GUEST EDITORIAL: Poor health care access means citizens suffer
Florida’s stubborn refusal to take federal funds for health care while accepting it for nearly everything else is a continuing outrage.
The Sunshine State struggles to provide its low-income residents care for mental illness and substance abuse in large part because those illnesses are funded by Medicaid. Expanding Medicaid would provide coverage for about 445,000 Floridians, according to the Kaiser Family Foundation.
Florida’s elected leaders, especially in the House, consider Medicaid something close to evil.
So far, 36 states and the District of Columbia have expanded Medicaid while 14 states, mostly in the South, have refused.
Meanwhile, other states with Republican leaders are expanding Medicaid to the benefit of their people. In some cases, the people had to vote to force the expansions as in Utah, Nebraska and Idaho.
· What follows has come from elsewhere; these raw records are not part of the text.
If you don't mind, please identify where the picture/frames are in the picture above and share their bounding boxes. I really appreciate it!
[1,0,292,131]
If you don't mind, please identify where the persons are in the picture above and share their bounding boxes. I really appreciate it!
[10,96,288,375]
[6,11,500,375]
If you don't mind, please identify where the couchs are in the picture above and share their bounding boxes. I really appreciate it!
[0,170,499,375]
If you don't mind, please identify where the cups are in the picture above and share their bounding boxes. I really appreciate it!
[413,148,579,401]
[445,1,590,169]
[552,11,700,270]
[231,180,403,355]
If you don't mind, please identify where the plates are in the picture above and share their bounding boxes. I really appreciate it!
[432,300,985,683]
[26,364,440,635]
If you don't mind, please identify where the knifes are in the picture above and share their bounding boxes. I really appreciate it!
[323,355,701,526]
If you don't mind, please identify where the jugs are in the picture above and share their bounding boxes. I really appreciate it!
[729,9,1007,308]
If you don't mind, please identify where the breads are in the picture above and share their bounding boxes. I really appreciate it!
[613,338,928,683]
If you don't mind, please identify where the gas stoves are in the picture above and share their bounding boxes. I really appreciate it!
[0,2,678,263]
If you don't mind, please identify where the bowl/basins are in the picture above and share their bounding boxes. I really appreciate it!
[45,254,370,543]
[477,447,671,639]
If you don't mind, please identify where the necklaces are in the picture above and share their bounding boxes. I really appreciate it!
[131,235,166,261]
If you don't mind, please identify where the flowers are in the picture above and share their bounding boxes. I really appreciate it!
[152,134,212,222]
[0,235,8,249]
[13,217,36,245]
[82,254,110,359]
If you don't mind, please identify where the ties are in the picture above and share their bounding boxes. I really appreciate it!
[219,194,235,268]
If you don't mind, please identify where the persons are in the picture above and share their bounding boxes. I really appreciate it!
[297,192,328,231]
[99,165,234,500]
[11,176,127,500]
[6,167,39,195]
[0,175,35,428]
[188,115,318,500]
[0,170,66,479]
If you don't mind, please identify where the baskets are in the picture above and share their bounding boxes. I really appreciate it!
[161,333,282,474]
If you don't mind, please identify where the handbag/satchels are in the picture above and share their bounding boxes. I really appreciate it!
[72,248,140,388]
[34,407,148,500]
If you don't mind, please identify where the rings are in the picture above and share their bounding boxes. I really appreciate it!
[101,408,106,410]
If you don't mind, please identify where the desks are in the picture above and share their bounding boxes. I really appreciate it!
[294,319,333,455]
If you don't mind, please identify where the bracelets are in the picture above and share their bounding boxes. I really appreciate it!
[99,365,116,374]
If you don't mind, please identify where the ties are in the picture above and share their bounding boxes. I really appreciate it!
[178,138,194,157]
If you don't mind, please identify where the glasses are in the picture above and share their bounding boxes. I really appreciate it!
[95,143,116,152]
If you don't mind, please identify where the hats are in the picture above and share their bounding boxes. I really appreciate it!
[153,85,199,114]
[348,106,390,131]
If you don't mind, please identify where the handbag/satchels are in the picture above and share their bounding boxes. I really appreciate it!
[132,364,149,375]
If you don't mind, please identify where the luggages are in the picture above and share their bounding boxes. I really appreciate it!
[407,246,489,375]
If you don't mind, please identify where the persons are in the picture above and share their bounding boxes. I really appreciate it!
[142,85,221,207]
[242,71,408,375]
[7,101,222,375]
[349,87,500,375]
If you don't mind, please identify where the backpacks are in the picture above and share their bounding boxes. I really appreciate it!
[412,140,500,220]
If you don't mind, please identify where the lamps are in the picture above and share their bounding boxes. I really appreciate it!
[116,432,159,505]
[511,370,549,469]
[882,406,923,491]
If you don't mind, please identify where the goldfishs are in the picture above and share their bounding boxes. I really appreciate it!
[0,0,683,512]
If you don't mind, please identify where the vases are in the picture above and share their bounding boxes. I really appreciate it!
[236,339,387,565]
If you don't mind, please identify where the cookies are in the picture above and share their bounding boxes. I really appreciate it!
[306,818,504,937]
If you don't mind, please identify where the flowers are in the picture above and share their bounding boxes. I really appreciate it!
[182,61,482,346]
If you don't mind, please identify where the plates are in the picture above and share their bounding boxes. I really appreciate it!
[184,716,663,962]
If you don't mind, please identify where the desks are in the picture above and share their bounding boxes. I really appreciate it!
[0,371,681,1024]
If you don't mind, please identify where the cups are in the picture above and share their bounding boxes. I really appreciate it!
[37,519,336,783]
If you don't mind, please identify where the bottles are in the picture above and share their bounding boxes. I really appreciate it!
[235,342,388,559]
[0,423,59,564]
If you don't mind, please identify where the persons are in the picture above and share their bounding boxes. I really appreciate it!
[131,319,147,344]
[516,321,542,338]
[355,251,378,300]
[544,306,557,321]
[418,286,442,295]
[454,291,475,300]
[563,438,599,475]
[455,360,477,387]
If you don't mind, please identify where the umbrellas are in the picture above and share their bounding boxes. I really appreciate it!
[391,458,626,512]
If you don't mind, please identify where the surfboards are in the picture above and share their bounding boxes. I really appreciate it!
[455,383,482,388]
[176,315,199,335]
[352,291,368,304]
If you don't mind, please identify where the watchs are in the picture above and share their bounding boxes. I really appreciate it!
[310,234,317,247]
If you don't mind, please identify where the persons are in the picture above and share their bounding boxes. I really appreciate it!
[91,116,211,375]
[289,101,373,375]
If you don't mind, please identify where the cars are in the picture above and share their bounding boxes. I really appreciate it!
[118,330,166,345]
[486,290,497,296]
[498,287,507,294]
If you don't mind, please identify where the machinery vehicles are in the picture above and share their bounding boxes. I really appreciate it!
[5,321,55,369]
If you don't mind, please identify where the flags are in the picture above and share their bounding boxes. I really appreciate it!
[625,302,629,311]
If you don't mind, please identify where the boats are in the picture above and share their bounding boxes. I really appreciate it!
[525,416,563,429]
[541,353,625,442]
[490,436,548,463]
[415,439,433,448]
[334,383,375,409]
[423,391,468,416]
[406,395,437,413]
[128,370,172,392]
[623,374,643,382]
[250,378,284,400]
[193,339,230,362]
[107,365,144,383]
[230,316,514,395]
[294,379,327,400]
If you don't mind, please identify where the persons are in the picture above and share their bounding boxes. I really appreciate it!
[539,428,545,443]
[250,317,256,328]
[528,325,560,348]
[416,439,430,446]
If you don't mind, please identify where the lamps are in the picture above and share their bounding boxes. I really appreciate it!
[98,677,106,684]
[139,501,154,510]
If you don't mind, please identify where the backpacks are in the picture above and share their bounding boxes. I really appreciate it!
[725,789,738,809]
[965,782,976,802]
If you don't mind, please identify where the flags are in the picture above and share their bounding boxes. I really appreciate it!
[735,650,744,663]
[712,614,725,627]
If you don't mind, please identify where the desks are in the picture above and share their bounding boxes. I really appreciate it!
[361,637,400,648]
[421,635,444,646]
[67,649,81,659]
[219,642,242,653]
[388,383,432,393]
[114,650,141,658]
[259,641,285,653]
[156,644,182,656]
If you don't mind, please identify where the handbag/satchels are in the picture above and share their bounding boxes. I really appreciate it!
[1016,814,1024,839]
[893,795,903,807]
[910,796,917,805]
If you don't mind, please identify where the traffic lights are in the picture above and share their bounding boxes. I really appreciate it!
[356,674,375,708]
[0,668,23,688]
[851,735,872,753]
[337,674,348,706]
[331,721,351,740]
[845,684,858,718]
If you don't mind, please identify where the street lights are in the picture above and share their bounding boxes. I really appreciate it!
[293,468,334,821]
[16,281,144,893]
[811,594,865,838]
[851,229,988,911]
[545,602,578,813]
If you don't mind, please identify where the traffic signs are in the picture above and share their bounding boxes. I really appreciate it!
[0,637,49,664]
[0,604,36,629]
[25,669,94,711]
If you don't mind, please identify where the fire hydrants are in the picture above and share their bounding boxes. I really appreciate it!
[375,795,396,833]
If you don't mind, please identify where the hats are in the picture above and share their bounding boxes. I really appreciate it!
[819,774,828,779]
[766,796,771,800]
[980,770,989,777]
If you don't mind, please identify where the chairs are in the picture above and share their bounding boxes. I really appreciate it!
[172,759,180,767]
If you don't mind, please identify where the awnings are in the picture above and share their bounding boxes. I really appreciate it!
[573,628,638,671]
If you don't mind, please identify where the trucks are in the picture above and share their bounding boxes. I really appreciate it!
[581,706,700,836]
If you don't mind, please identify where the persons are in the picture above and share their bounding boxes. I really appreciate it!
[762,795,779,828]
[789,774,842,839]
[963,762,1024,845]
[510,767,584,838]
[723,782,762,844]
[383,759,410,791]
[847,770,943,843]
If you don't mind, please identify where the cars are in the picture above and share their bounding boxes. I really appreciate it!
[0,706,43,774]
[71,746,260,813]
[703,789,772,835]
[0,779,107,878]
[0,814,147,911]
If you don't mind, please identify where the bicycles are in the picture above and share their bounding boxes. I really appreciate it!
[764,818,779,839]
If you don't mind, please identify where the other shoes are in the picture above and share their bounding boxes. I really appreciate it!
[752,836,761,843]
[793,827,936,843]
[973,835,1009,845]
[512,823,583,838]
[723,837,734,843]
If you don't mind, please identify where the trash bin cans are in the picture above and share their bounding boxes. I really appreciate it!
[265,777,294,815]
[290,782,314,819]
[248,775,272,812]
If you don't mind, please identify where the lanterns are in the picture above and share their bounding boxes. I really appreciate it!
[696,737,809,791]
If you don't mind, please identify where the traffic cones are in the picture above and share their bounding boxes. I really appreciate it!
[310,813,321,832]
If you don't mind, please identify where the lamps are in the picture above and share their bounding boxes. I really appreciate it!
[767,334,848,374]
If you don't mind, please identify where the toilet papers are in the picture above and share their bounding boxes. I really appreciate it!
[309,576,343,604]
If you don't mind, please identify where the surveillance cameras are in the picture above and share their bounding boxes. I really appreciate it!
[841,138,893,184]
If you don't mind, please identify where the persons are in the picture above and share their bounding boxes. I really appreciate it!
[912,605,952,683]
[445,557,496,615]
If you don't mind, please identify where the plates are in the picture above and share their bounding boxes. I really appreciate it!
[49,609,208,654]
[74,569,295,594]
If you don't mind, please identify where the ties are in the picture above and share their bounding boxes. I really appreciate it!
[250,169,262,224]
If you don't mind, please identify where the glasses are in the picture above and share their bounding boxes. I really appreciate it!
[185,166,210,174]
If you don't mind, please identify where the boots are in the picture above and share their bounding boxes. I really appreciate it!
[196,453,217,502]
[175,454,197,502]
Now a study shows that expanding Medicaid improves people’s health in Southern states. The study was published in Health Affairs and summarized in The Hill.
The study looked at Southern states, including those that have expanded Medicaid: Kentucky, West Virginia, Arkansas and Louisiana. Those that have not expanded it include Florida, Georgia, Alabama, Mississippi, North Carolina, South Carolina and Tennessee.
It showed that expanding Medicaid improved health and just as importantly prevented declines.
Another study published in the Journal of the American Medical Association showed a 6 percent decline in overdose deaths in states that have expanded Medicaid.
Meanwhile, a campaign to put Medicaid expansion on the ballot in 2022 is facing opposition from the Legislature. The Senate is challenging signatures being collected for a Constitutional Amendment.
Florida has more citizens enrolling in the Affordable Care Act than any other state.
A record 1.9 million Floridians signed up during the December enrollment period. That is 125,000 more than last year.
Texas, though it has more people, came in second with 1.1 million people enrolled.
That illustrates the clear need for health insurance in this state. Still, Florida has joined a lawsuit with other states that challenges the constitutionality of the Affordable Care Act.
If the lawsuit passes, millions of Floridians would lose their health care coverage.
Do Florida’s elected leaders have plans for substitute coverage if that happens?
The biggest problem with the Affordable Care Act, as in all of the health system in America, is cost.
Americans pay more for health care than any other developed country by far.
Most Americans pay indirectly so they don’t see the full impact of the cost in most cases.
A new study from Princeton University shows that Americans are indirectly paying $8,000 per household more than those in other developed countries like Switzerland.
Meanwhile, life expectancy in the United States is declining in large part due to “diseases of despair” like suicides and opioid deaths.
The American health care system played a role in the opioid epidemic by failing to control the addictive nature of the drugs.